For example, in the case of “A / B”, “A and / or B”, and “at least one of A and B”, any of the following “/”, “and / or”, and “at least one” It should be understood that one use is intended to include the selection of only the first list option (A), the selection of only the second list option (B), or the selection of both options A and B. As a further example, “ In the case of "A, B, and / or C" and "at least one of A, B, and C", this syntax may include selecting only the first list option (A), selecting only the second list option (B), third Selection of list option (C) only, selection of first list option and second list option (A and B) only, selection of first list option and third list option (A and C) only, second list option and third list It is intended to include the selection of options B and C alone, or all three options A, B, and C. As will be readily apparent to one skilled in the art, this is in the list. Can also be extended for multiple items.

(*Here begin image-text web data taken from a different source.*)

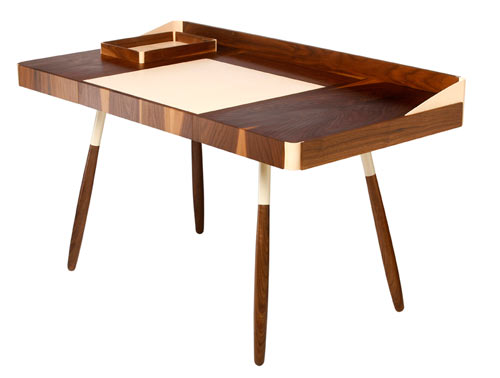 New from Lopfurniture in main home furnishings  Category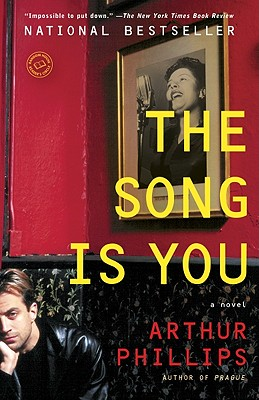 Image for SONG IS YOU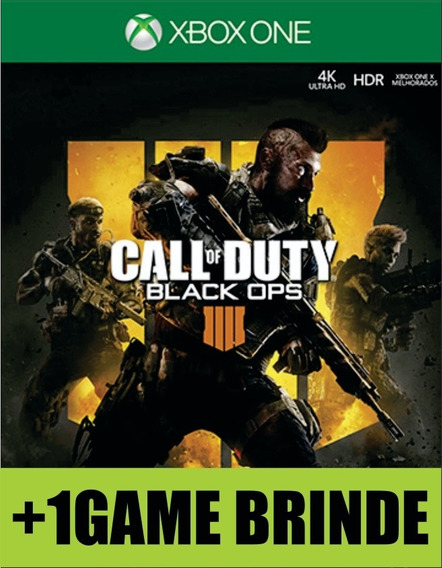 Call Of Duty Black Ops 4 Xbox One Mídia + 1 Game Brinde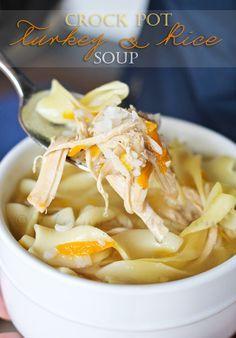 Thanksgiving leftovers? Make this Crock Pot Turkey Rice Soup… YUM! #recipes #soup #turkey
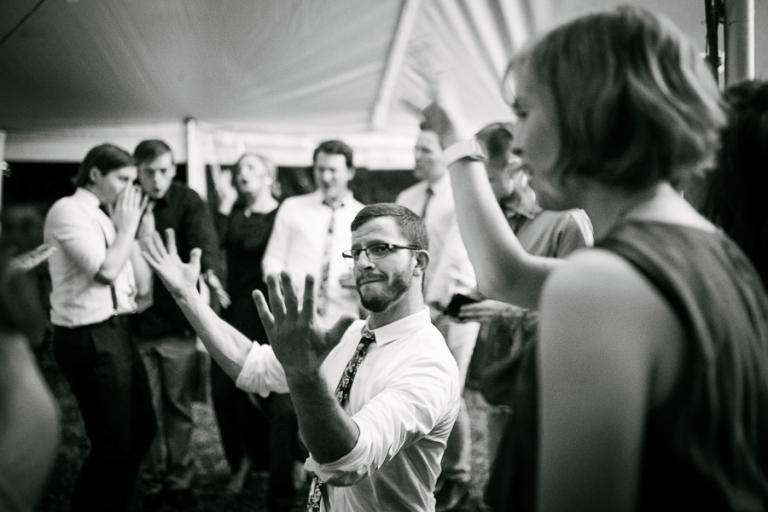Blue Mountains Wedding Photographer (131)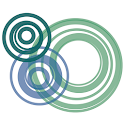 Ever Widening Circles 1.1 icon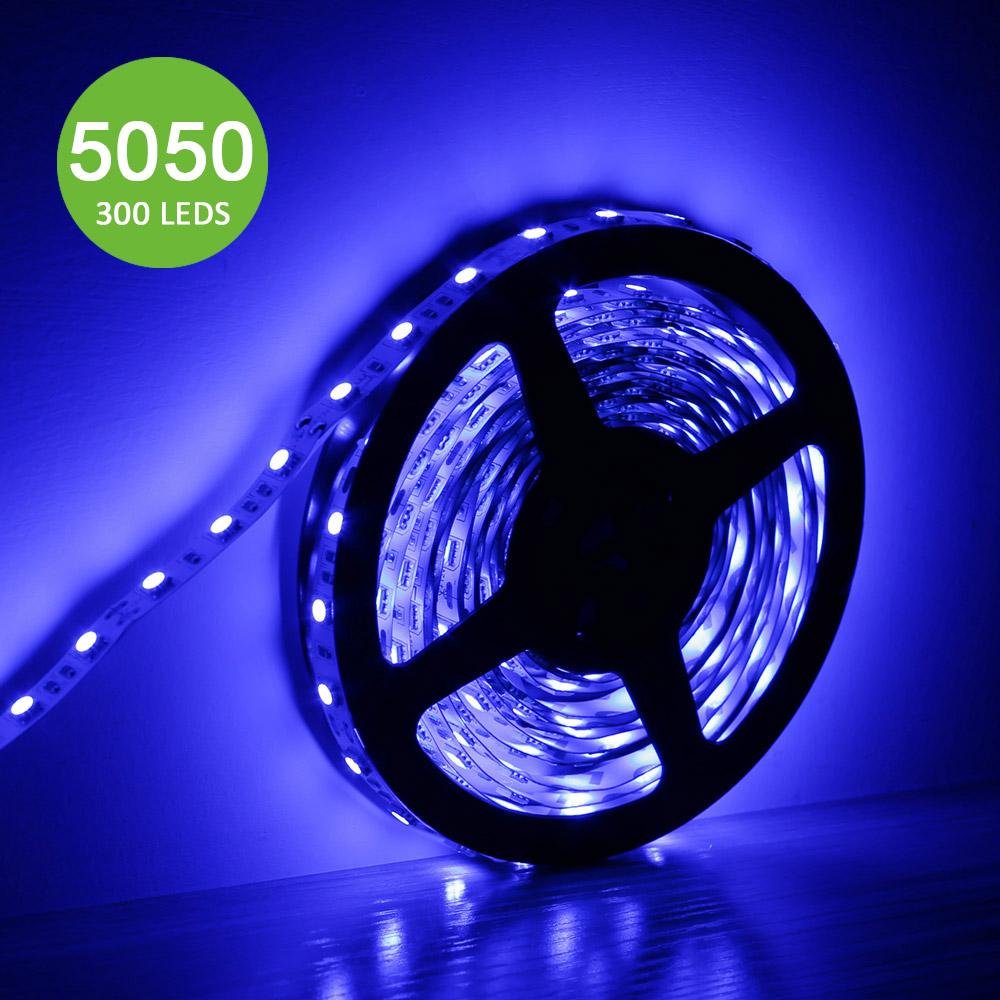 12V LED Strips, Blau, Superhell 300 Stück 5050 SMD, non-wasserdicht, 5M
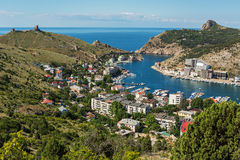 Balaklava Is Popular Crimean Resort. Bay Former Submarine Base. Royalty Free Stock Photography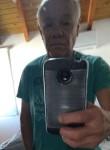 Jhon, 56  , Neuquen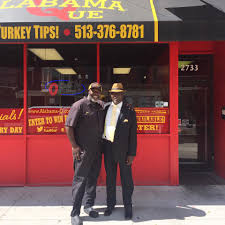 Alabama is it safe to travel to turkey images Alabama que soul food restaurant cincinnati 1 401 reviews
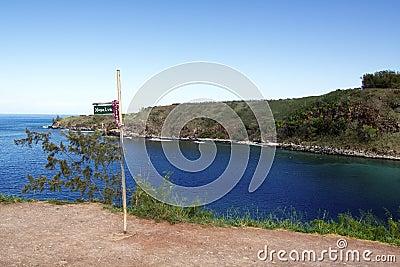 Honolua Bay maui
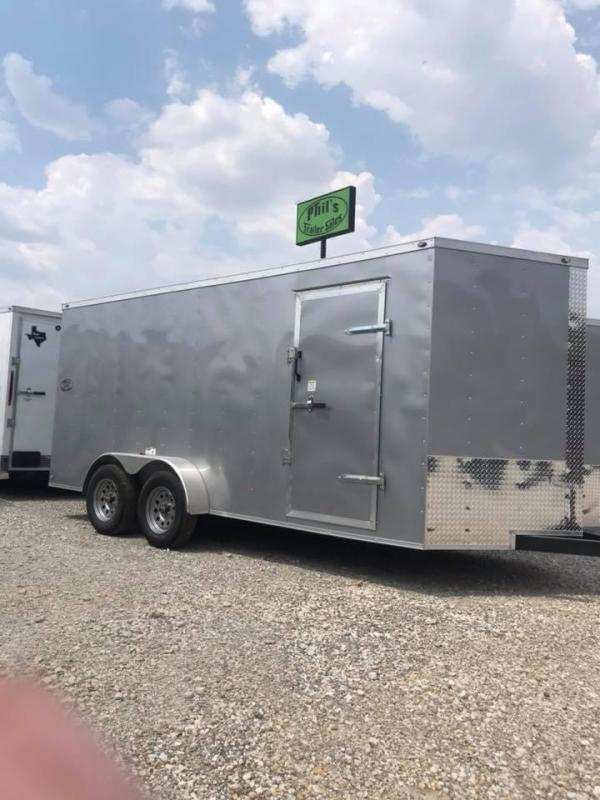 "SILVER  Texas Select 7x16 2 v nose 6'6"" interior Enclosed Cargo Trailer"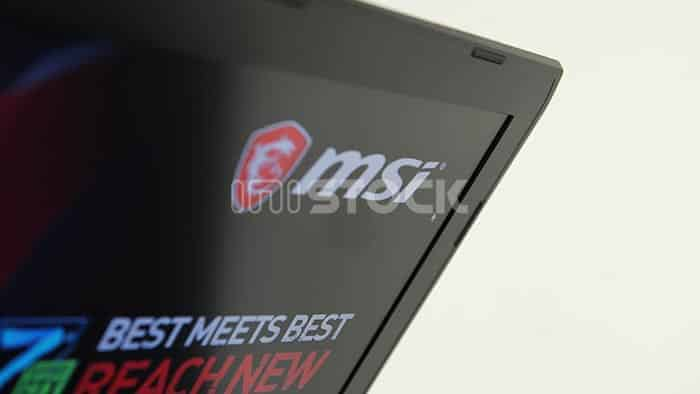 msi-ge72vr-apache-pro-9-review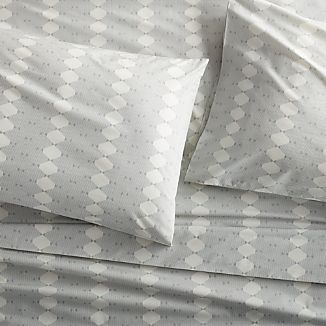 Bennett Grey Sheets and Pillow Cases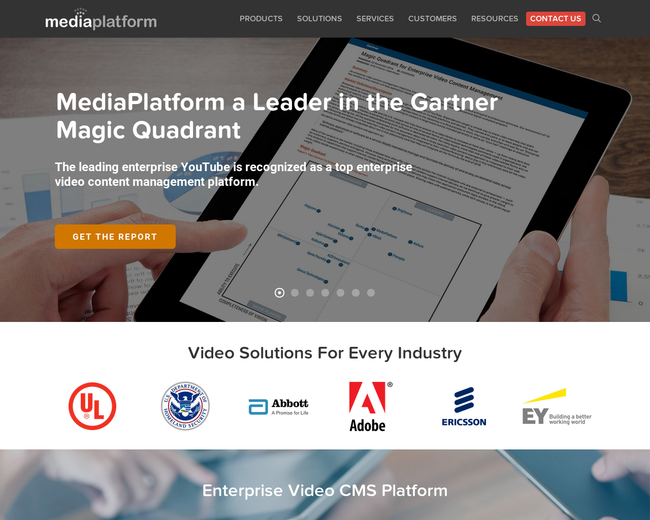 MediaPlatform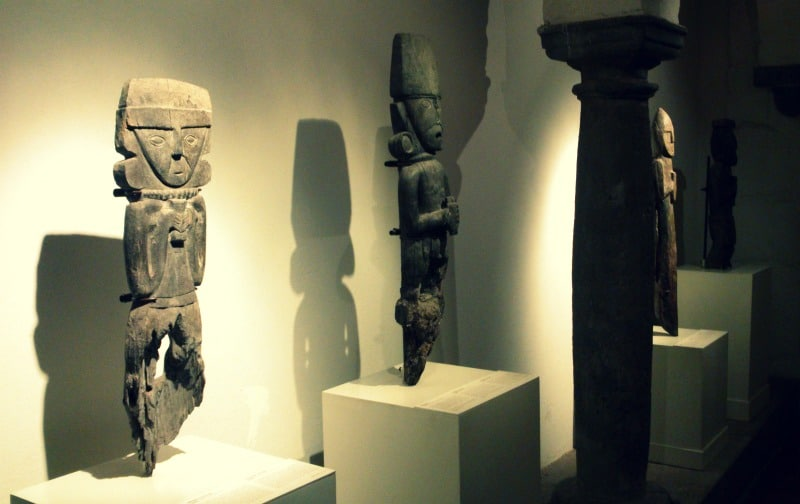 museum_cusco_prä_kolumbianisches_museum_peru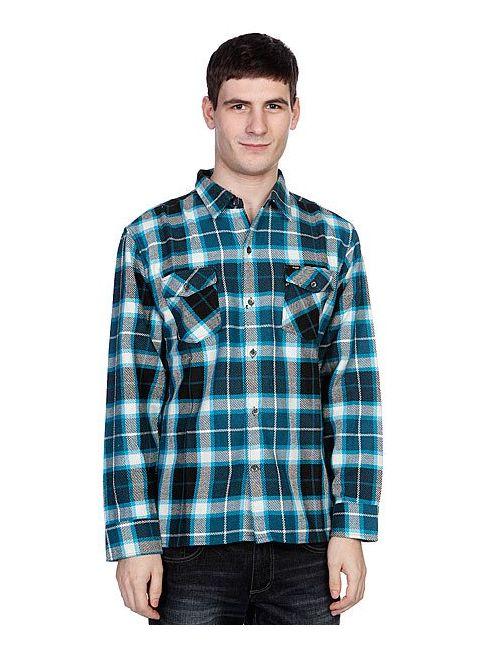 Enjoi   Мужская Синяя Рубашка Утепленная Not Bad Plaidturquoise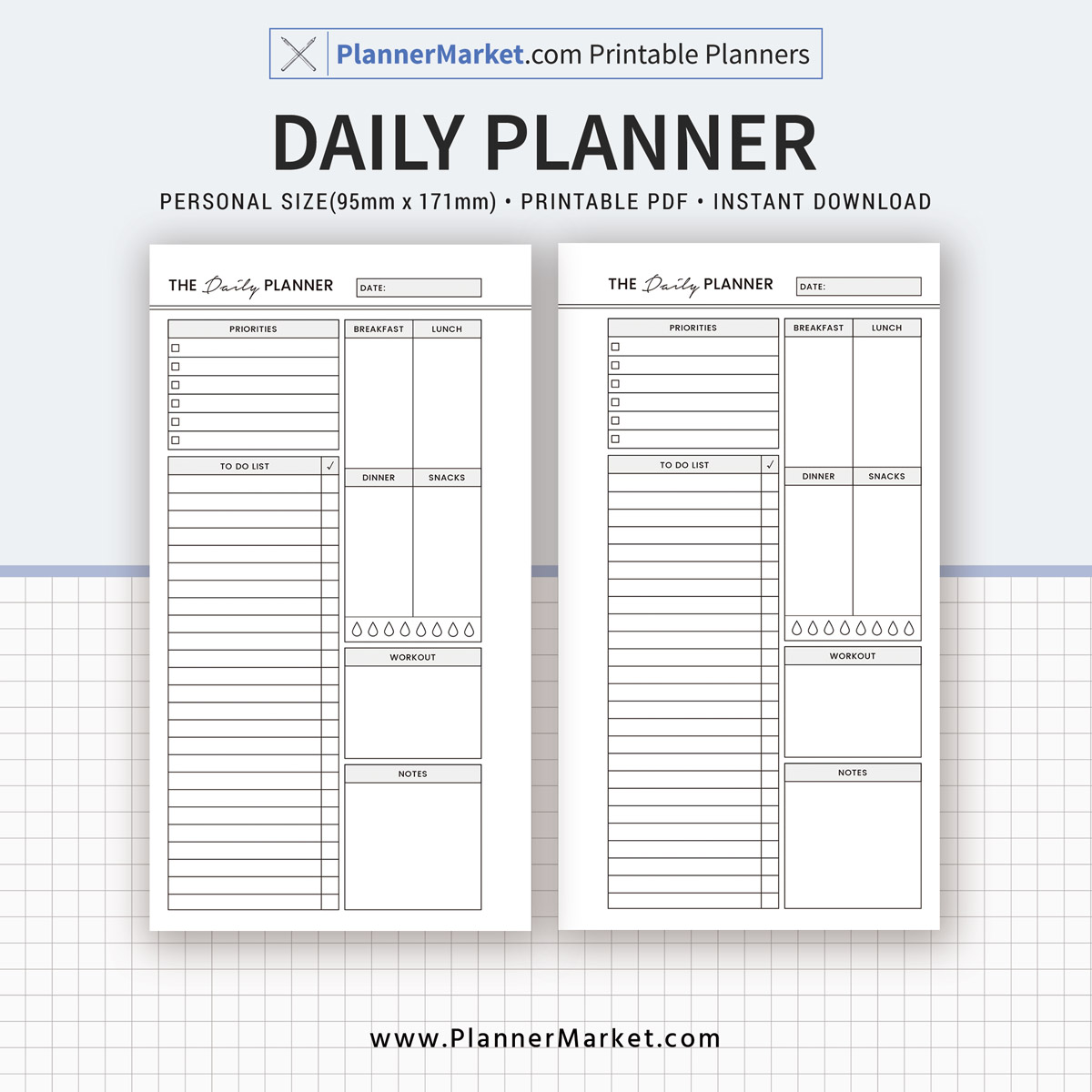 image regarding Daily Planner Printable referred to as Day by day Planner, 2019 Planner, Person Dimensions Inserts, Planner Refill, Planner Binder, Printable Planner, Instantaneous Obtain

In addition, as used herein, the terms “picture” and “image” are used interchangeably and refer to a still image or picture from a video sequence. As is known, a picture can be a frame or field.

As noted above, the present invention relates to a method and apparatus for motion compensation example based super resolution video compression. The present invention has the advantage of providing a method of increasing the compression efficiency by reducing the number of redundant representative patches.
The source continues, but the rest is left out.